Le grossiste ne se positionne cependant pas sur des produits de niche comme les asperges ou les artichauts, mais sur des fruits et légumes de saison. À ce jour, la start-up compte une quarantaine de références de fruits et légumes, avec un réseau de 342 producteurs membres. Après celui de la région lyonnaise, un deuxième entrepôt a été inauguré en Île-de-France au mois de septembre 2022. « Nous vendions déjà en Auvergne–Rhône-Alpes, en PACA et en Bourgogne–Franche-Comté, mais nous avions constaté au mois de juin 2022 que 15 % de nos volumes partaient vers la capitale, donc nous avons décidé de nous y ins-taller. Nous allons certainement procéder prochainement à des tests sur Lille et Rennes », précise Thibault Kibler. De 500 kg de fruits et légumes réinjectés par semaine à ses débuts, Atypique est passé à 20 tonnes en un peu plus d’un an.

Un engagement responsable

L’offre proposée à la restauration collective et commerciale, aux structures associatives et à la vente au détail, est composée de produits français et homologués. Près de 95 % sont labellisés Agriculture biologique (AB), Haute Valeur Environne-mentale (HVE) ou détiennent une Indication géographique protégée (IGP).

« Nous pourrions nous satisfaire de produits d’origine française sans être automatiquement bio. Avec Atypique, nous faisons maintenant un effort de qualité dont nous acceptons de payer le surcoût », témoigne Patrick Augagneur, responsable des achats et de site chez Alterrenative restauration. Ce petit-fils d’agriculteur a fait approuver la démarche auprès des équipes de cuisine de son établissement. C’est tout un défi , puisque le personnel doit gérer des arrivages inattendus, dont les formes sont bien souvent atypiques.

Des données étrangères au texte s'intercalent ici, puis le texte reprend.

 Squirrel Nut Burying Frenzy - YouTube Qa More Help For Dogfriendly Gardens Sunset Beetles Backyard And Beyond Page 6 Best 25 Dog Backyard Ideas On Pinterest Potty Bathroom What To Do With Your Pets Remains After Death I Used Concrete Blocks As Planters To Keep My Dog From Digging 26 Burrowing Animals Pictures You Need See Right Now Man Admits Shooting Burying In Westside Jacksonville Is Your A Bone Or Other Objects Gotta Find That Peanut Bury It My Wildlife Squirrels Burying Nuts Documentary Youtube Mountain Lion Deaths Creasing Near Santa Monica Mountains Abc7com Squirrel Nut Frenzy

Ces fruits et légumes « imparfaits » demandent parfois quelques adaptations et une manipulation plus longue. « Il a fallu convaincre les équipes de cuisine et les amener à une plus grande souplesse face aux produits. Les arrivages ne sont pas standard et les cotations non précises, nous avons donc changé nos habitudes », précise-t-il. L’intitulé des menus a aussi dû être modifié afin de coller au maximum aux produits reçus.

Atypique adresse toutes les semaines une mercuriale à Patrick Augagneur, dans laquelle les volumes disponibles sont recensés. « Je n’évolue pas à l’aveugle dans l’achat. Pour les produits à défaut, nous savons à l’avance l’anomalie et dans 80 % des cas une photo est associée au produit », ajoute Patrick Augagneur. Enfin, Atypique offre tous les mois un diplôme aux restaurateurs partenaires afin qu’ils puissent valoriser les kilogrammes de fruits et de légumes sauvés.